### PASSAGE FOR REVIEW
Additionally: Koa, Sark, and I have been very busy the past month scoping out the remainder of the work that needs to be done in order to support Mythaura's initial launch. We're building in plenty of buffer to account for any unforeseen work that will need doing as well as any issues that may crop up.
We're really buckling down to get Mythaura to a point where we can bring in our Beta testers and get this game into a playable state. We've come a long way in our development journey and are so thankful to have had you all along for the ride.
Changing Species: Soulshift Coins
One of our biggest goals with Mythaura is to grant users the ability to customize their Beasts to be exactly what you want them to be. To that end, we've created our species-changing items: Soulshift Coins.
Functionality
There will be one coin for each species; Tier 1 Beasts (Griffins, Unicorns, Dragons) will have bronze coins, Tier 2 Beasts (Quetzals, Kirins, and Hippogriffs) will have silver coins, and Tier 3 Beasts (Ryus, Perytons, and Basilisks) will have gold coins. We are also planning to have a Jade Soulshift Coin, which would randomize the species of the Beast that it is used on.
These single-use items will change a Beast's species, so long as they are not in a Wild Area or in battle. They can be used on both young and adult Beasts. They can also be used on expecting Beasts, but will not impact the species of the unborn offspring.
Immediately upon use, the Beast will have their secondary Element changed to match the new species (if applicable). All Skill Tree points are reset and all equipped glamours and apparel not supported by the new species will automatically be uneqipped and sent back to the player's inventory.
Acquisition
All Soulshift Coins will be obtainable with in-game currency. Access to the different tiers will be tied to the New Game cycle that the player is in:
Players in the base New Game will be able to purchase Soulshift Coins for the Tier 1 species
Players in New Game+ will be able to purchase Soulshift Coins for Tier 1 and Tier 2 species
Players in New Game+2 and beyond will be able to purchase Soulshift Coins for Tier 1, Tier 2, and Tier 3 species
Tier 2 and Tier 3 Soulshift Coins will also be available through other gameplay means, like Seasonal rewards and the Weekend Traveler's inventory. Soulshift Coins that show up in the Weekend Traveler's inventory may end up being purchased with premium currency. We're still figuring out the details there, but rest assured that there will be multiple ways for players to acquire these species-changing items!

### ASSIGNMENT
Continue the Mythaura development update on Soulshift Coins, picking up after its final sentence.

(Data records)
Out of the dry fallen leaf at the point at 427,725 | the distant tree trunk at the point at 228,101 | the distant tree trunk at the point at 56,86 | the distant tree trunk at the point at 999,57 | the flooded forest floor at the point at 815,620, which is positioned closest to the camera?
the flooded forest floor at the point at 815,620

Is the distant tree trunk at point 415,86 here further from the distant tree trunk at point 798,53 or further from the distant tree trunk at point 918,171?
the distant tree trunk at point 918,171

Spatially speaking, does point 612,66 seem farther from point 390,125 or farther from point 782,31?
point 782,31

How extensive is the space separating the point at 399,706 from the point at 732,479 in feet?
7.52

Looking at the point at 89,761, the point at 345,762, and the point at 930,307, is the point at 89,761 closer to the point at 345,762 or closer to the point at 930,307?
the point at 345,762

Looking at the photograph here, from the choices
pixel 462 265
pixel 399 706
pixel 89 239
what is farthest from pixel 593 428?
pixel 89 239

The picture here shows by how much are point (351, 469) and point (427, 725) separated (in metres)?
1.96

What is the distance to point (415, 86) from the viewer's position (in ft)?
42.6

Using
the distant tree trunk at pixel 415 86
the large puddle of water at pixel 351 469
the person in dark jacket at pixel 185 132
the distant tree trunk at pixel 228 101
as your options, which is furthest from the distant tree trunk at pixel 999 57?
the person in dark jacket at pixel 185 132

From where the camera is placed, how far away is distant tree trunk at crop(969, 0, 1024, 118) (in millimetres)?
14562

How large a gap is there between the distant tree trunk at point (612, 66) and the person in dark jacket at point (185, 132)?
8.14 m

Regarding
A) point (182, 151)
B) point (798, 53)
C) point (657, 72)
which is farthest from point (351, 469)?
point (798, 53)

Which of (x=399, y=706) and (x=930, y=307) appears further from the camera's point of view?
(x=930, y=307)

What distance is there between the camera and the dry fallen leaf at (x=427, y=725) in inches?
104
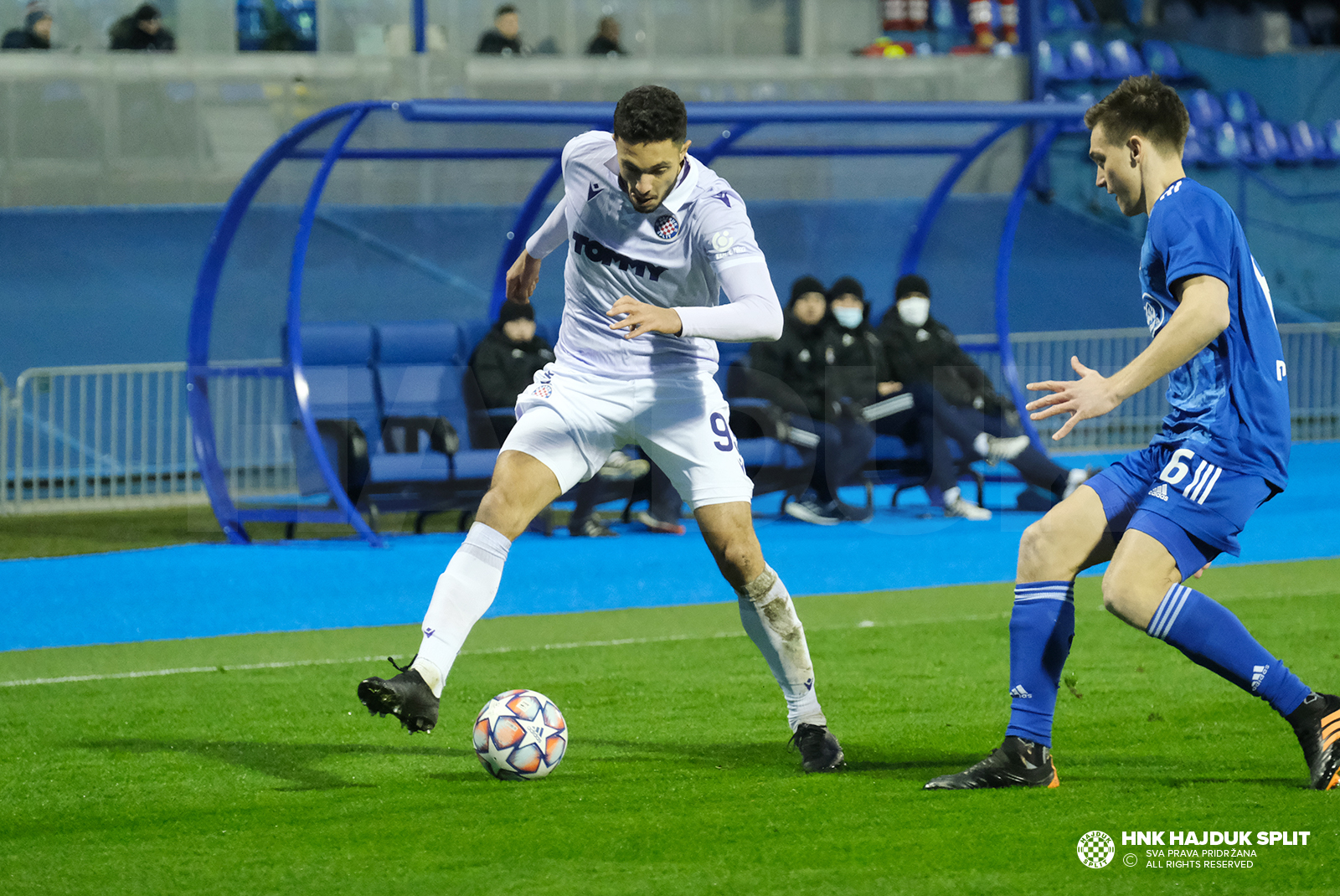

### REPLY TO THE TASK
New Expressions: Hippogriffs
Koa and our talented art team have wrapped up drawing each of our available Specials, Supers, and Mutations on the expressions for both the young and adult Hippogriffs. These headshots will appear whenever a Hippogriff shows up in dialogue.
New Color: Porphyry
Named for the igneous rocks that they resemble, our color wheel's newest addition, Porphyry, is a rich red-brown with purple highlights. We encourage you to play around in the Beast Creator to come up with some fun new Beast designs!
Ko-fi Fall Quarter 2024 Winners
Thank you to all the Ko-fi sponsors who voted for the Fall Quarter 2024 rewards. Next month we will show the finalized artwork for the Inhabited Skull Companion and the Diaphonized Ryu Glamour. Stay tuned!
Mythauran Astrology: November
The month of November is referred to as Deepfrost's Current, representing the powerful and dangerous currents coursing beneath the ice floes that form to bridge the mainland to the stony islands off the coast. This month is also associated with the constellation of the Reaver and the chrysocolla stone.
Mythaura V0.33
Created functionality for species change items
Added functionality for 8 out of 12 ailments
Ongoing work implementing skill functionality
Refactored passive effects, splitting them into "battle effects" and "passive effects"
Added ailment display to battle front end
Added passive effect display to battle front end
Added checks that prevent certain game actions from occurring while in a wild area or in battle
Added temporary health, armor, and shield to beast stat bars
Thank You!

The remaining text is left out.